For Dina, Sanibel Island is not only a sanctuary, it’s been her home for more than a dozen years. She loves to explore the island’s fascinating ecosystems and with two wonderfully insightful and inquisitive daughters, she understands what an indelible imprint it can leave on kids as they prepare to champion important conservation efforts for our next generation.
Dina’s background includes marketing and PR experience throughout the travel and tourism industry, with some interesting detours along the way. After learning the corporate ropes at IBM in New York, she was lured by the Florida sun and spent the next six years sporting mouse ears with key marketing and communication roles at The Walt Disney World Resort. An opportunity to work for the Atlanta Committee for the Olympic Games followed, and she helped welcome the world to the 1996 Summer Olympics by spearheading several of their major marketing efforts. By the time her daughters arrived on the scene shortly thereafter, she and her husband had discovered Sanibel and decided to slow down, put down roots and enjoy life at an island pace. Dina has spent the years since cherishing the role of “mom,” working at luxury resorts throughout the area, and most recently, discovering a new world in the non-profit realm, learning how passion and advocacy can fuse to create a truly powerful impact.

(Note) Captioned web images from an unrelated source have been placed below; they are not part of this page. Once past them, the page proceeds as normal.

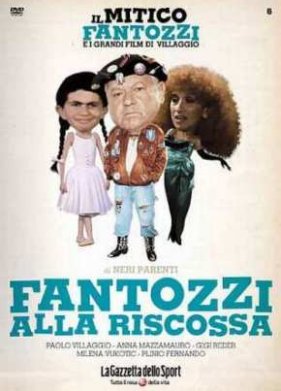 �������� ����� ������ (1990)
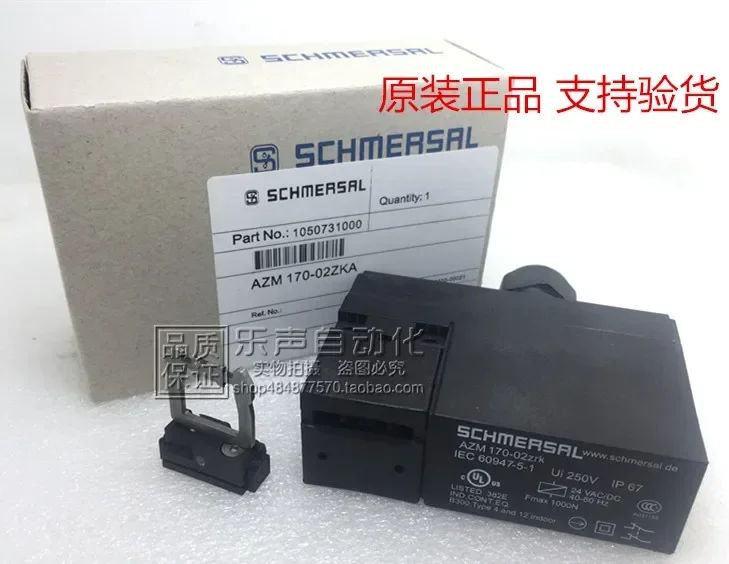 2026.4 (Made In Germany) AZM 170-02ZRK Spot Special Price Physical Photos, Complete Packaging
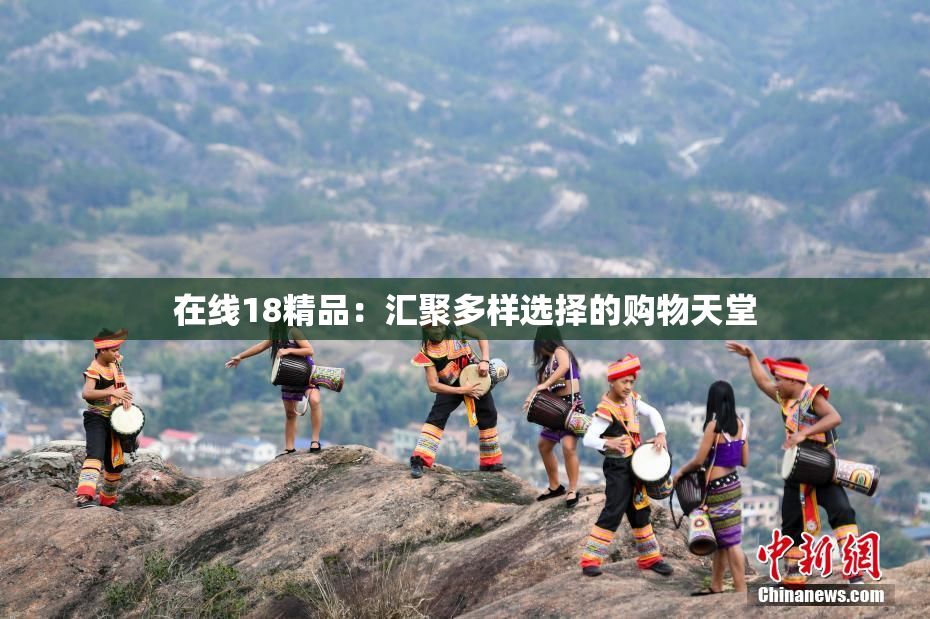 在线18精品：汇聚多样选择的购物天堂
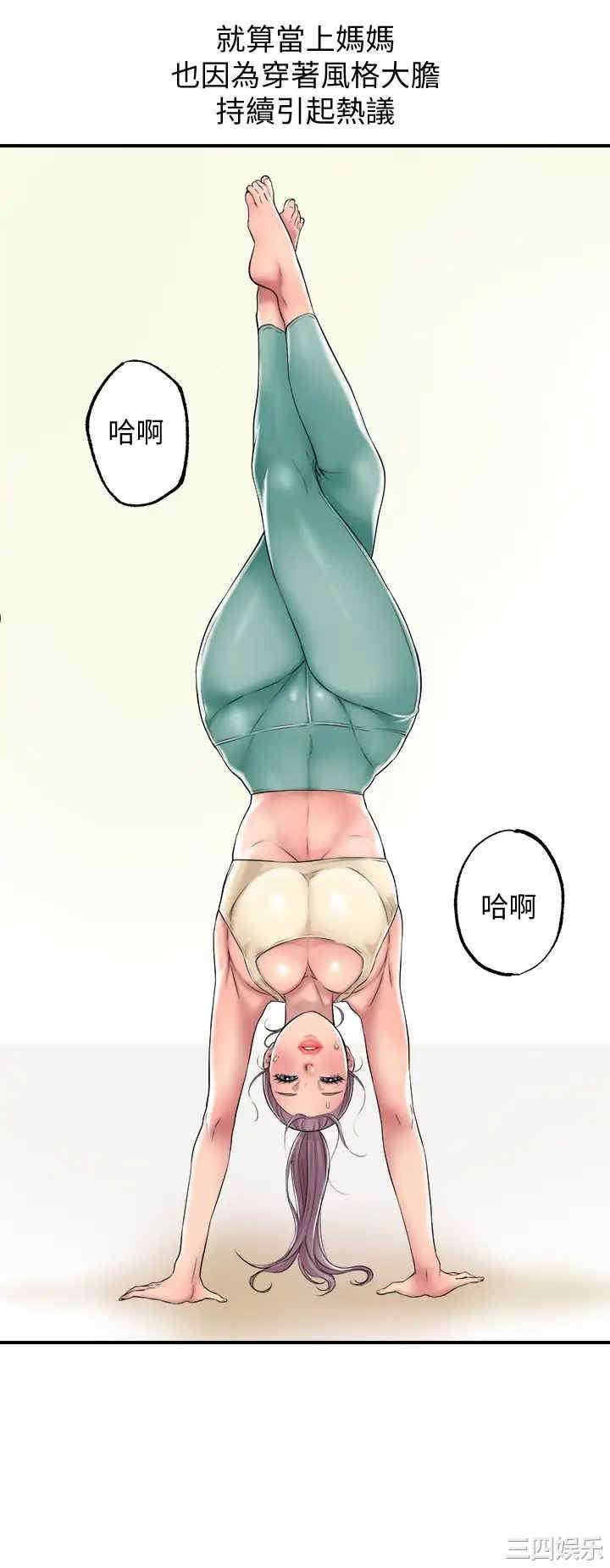 韩国漫画韩漫_幸福督市-第2话在线免费阅读-韩国漫画-第20张图片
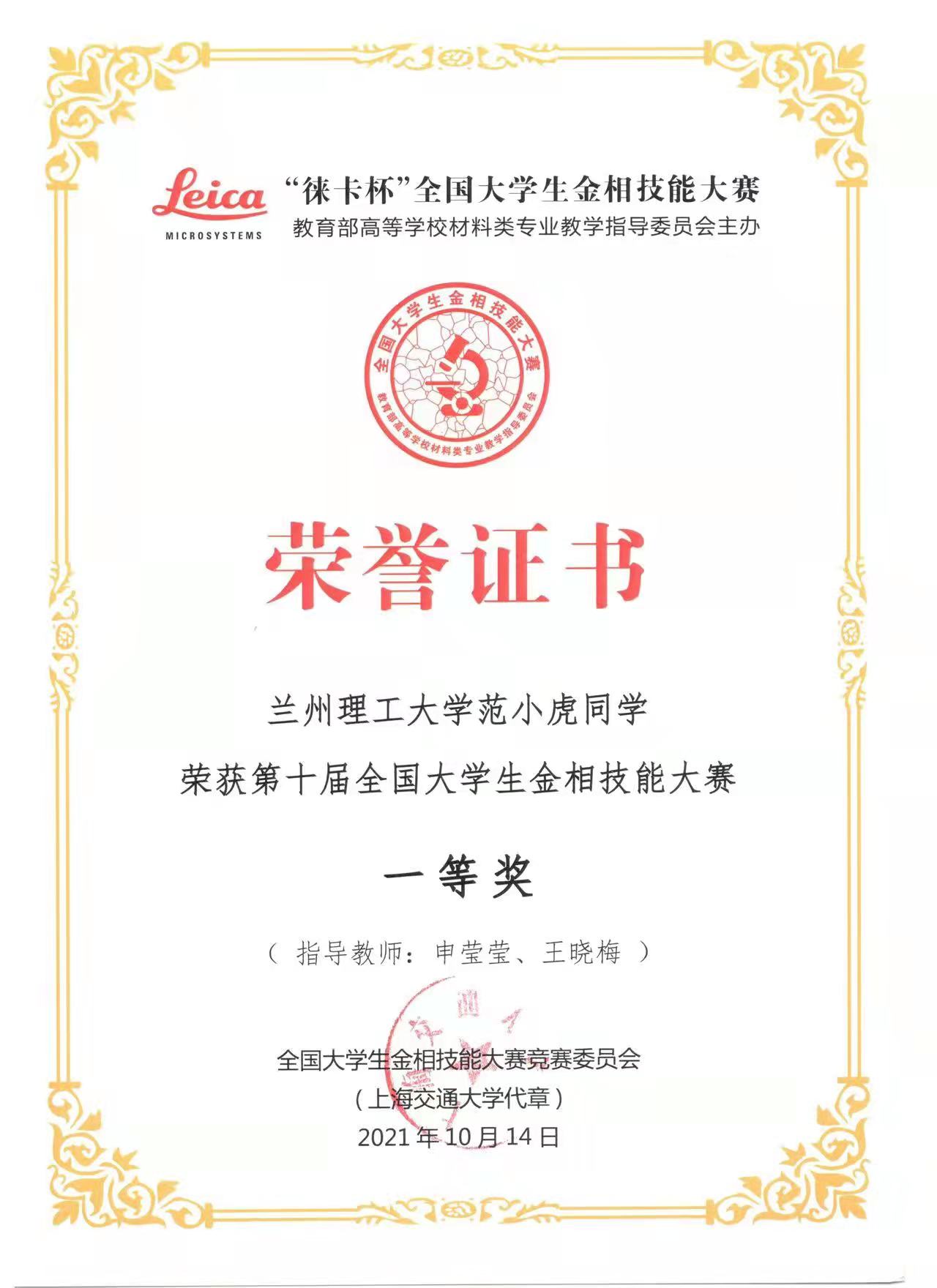 C:\Users\Z\AppData\Local\Temp\WeChat Files\07570dedac4189840fe59492b909e53.jpg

As a man who sketched a rather famous rodent once said: “You can design, create and build the most wonderful place in the world. But it takes people to make the dream a reality.” Dina is thrilled to be able to work with Sanibel Sea School’s many supporters in taking our collective dreams one step further.
Brendan Schaffer
Ocean Advocate and Environmental Educator

Brendan grew up in near the Delaware Water Gap in New Jersey, always going on adventures with his father from hiking through an abandoned fish hatchery near his home or catching crayfish under rocks in the local river. He spent much of his childhood observing animals, reading about them in books, and drawing them with his father.
He studied Ecology and Marine Science at Rutgers University, traveling to their field station in Tuckerton to do research while also frequenting the Jersey Shore helped him realize his passion for the ocean. At Rutgers, Brendan learned the many problems our ocean faces today and was determined to help educate others and hopefully inspire them like his professors had.
Brendan is passionate about helping children learn about the biota of the ocean through art. Studying an animal’s form really gives you an idea of how they live and thrive in their environment. By making careful observation, he helps students learn while having fun as well. In his spare time, Brendan loves to paint the many different birds that stop by the water’s edge around Sanibel.
Brendan feels that he has truly found his calling at Sanibel Sea School where he can combine his passion for the ocean and biology with his love of art and instructing. He believes that by making students aware of the beauty of the ocean, it will give them the tools to then help them teach others, including their parents!